Secondo motivo – Le canzoni

Ogni episodio termina con una canzone: i brani sono di Julio Sosa e Astor Piazzolla e sono interpretati in modo convincente dal cast. Non siamo certo noi a scoprire le doti vocali di Neri Marcorè, Ugo Dighero e Rosanna Naddeo. Si fa il pieno di emozioni quando Naddeo canta “Gracias à la vida” nel finale della parte dedicata ai desaparecidos, un’emozione anche visiva con i volti di alcuni di loro calati dall’alto e incorniciati come nelle foto di famiglia, famiglia che non li ha più riabbracciati. L’attrice interpreta una delle madri di plaza de mayo che racconta come cominciò quel rito di protesta di quelle donne alla ricerca dei loro figli, ma anche le torture in voga all’epoca. Il momento più divertente invece è il gaucho appassionato di Ugo Dighero, un omaggio a Renato Rascel.

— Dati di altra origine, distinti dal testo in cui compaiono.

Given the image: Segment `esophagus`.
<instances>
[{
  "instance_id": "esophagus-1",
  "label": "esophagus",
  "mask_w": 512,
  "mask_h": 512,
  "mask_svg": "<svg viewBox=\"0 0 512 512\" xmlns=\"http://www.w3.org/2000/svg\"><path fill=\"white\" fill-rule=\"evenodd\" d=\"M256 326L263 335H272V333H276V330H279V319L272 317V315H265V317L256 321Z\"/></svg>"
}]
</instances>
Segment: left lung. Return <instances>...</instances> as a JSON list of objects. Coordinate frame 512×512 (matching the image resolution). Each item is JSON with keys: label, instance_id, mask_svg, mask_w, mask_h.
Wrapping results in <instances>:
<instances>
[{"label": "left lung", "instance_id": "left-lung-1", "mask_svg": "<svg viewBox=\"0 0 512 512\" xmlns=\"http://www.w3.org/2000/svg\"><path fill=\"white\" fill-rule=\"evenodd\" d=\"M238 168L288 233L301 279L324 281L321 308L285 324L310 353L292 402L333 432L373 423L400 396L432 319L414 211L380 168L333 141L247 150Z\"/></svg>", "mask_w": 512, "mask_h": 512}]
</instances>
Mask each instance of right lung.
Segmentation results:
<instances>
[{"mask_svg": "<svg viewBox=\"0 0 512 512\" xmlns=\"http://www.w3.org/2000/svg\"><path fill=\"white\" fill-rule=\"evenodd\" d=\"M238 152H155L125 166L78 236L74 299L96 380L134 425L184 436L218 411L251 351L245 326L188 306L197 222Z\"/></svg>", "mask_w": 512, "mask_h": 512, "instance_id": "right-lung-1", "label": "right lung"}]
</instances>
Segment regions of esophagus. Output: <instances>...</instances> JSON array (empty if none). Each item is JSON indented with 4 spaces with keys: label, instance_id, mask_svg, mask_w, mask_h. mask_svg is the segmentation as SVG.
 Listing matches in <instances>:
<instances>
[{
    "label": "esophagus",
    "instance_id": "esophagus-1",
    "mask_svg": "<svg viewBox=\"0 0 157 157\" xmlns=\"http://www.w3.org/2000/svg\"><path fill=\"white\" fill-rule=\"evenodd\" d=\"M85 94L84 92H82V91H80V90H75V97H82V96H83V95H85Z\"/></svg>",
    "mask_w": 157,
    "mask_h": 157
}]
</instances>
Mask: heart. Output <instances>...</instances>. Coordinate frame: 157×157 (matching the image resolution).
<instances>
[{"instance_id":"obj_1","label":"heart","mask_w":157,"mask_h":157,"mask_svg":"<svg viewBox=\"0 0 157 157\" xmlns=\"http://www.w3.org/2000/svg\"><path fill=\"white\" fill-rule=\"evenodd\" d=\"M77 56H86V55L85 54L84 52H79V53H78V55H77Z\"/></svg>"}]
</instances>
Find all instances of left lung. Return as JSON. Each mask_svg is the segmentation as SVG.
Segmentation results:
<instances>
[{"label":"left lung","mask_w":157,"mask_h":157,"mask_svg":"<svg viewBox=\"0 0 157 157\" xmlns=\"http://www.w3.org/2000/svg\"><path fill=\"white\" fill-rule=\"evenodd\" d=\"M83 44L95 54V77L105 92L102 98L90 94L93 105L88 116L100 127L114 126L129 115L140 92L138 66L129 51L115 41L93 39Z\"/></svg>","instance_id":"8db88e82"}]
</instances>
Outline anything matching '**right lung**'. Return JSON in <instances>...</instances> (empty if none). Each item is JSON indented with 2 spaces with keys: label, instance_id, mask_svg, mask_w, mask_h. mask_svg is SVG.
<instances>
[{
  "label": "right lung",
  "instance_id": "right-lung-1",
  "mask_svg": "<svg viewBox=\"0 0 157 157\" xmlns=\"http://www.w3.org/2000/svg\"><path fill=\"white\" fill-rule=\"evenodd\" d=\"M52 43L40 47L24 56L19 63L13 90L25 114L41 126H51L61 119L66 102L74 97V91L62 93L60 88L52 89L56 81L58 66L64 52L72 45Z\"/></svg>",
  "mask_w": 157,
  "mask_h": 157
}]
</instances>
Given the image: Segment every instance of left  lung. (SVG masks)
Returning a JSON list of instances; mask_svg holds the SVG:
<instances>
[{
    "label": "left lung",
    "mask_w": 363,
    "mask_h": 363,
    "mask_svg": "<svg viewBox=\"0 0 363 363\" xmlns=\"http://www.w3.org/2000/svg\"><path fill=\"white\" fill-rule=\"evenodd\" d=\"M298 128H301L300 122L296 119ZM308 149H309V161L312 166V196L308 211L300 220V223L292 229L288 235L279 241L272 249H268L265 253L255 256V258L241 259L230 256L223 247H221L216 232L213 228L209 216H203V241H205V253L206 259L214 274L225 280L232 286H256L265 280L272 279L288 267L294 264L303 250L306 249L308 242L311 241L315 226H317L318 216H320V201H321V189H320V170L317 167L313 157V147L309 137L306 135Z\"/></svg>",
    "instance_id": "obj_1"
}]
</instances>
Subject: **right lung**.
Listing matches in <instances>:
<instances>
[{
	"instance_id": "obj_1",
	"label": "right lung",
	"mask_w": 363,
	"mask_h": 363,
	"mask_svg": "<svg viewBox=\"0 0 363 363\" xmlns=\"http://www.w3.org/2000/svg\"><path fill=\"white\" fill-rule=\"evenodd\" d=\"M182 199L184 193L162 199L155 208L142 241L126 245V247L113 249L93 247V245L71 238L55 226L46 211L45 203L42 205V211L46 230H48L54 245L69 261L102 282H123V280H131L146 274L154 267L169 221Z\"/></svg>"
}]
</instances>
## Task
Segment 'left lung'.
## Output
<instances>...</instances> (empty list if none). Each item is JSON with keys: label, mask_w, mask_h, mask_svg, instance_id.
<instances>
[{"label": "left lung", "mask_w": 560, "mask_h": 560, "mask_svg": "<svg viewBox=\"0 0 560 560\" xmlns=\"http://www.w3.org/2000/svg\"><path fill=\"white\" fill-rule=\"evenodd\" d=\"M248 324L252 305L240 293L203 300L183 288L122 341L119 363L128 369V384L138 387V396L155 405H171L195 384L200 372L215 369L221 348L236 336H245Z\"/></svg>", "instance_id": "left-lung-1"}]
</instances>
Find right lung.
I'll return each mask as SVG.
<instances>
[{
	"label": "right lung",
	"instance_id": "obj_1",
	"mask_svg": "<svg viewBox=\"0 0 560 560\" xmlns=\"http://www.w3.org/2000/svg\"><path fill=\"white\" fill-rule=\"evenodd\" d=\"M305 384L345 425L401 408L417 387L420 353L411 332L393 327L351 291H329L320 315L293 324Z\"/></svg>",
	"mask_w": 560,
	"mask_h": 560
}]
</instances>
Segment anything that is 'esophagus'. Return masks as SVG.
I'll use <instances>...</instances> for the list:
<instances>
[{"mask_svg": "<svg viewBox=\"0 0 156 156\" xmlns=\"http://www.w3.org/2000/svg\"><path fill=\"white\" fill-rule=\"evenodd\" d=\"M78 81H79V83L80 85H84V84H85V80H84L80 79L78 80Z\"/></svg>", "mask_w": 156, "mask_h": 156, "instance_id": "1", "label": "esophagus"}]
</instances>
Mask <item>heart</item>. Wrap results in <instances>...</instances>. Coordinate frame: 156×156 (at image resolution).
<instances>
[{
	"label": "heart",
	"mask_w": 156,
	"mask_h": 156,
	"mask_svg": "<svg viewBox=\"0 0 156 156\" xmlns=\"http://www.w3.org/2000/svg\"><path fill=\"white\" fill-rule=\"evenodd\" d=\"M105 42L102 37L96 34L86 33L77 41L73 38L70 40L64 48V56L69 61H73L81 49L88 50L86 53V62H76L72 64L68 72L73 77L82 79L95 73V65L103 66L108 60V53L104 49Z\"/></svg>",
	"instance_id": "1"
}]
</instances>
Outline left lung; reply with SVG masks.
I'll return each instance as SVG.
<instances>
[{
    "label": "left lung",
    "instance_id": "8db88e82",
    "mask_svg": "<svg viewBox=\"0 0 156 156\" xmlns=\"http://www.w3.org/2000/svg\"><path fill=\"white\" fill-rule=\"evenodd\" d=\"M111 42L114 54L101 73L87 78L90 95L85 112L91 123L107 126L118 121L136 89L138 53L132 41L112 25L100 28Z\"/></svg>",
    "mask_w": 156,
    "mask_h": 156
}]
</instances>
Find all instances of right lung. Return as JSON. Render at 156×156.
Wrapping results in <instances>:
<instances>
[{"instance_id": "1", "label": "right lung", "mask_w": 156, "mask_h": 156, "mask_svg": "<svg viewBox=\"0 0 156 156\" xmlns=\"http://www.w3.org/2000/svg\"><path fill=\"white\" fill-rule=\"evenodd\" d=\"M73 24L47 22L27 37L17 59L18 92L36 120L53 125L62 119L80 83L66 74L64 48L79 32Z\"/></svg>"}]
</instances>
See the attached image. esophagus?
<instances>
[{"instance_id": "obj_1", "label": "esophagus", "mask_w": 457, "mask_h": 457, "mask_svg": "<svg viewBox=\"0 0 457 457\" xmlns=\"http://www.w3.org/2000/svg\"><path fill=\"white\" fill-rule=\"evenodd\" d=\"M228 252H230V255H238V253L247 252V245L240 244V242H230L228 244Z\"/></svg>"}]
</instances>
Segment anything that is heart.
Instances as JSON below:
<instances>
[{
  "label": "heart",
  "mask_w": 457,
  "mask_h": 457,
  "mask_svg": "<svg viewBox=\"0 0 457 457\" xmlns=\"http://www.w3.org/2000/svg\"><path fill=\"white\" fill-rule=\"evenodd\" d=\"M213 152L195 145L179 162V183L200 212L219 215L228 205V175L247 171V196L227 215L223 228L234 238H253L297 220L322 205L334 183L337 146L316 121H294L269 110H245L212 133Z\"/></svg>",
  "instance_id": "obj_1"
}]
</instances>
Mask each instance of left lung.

Terzo motivo – Le leggende alternate alla realtà

Tornando a casa è inevitabile pensare se alcuni episodi raccontati corrispondano a leggenda o realtà. Gallione ha attinto dalle storie raccontate da Osvaldo Soriano, giornalista e scrittore argentino, come quella del calcio di rigore più lungo del mondo, battuto a distanza di una settimana. Impossibile non affezionarsi a “El Gato Diaz”, il portiere dell’Estrella Polar nel match contro il Cipolletti e alla sua passione per la rubia Ferreira. I più attenti avranno colto anche una delle storie contenute in Bar Sport di Stefano Benni: “Viva Piva”, la storia del calciatore dal tiro portentoso.

Il punto debole

L’alto numero di repliche consentirà agli attori di rodarsi al meglio. Le incertezze della prima sono ampiamente superabili. Quello che abbiamo notato è che il susseguirsi degli episodi mette davvero tanta carne al fuoco e le parti più riuscite sono state quelle recitate, mentre l’incalzante racconto a cinque voci può risultare più come una “lezione”, quindi meno coinvolgente.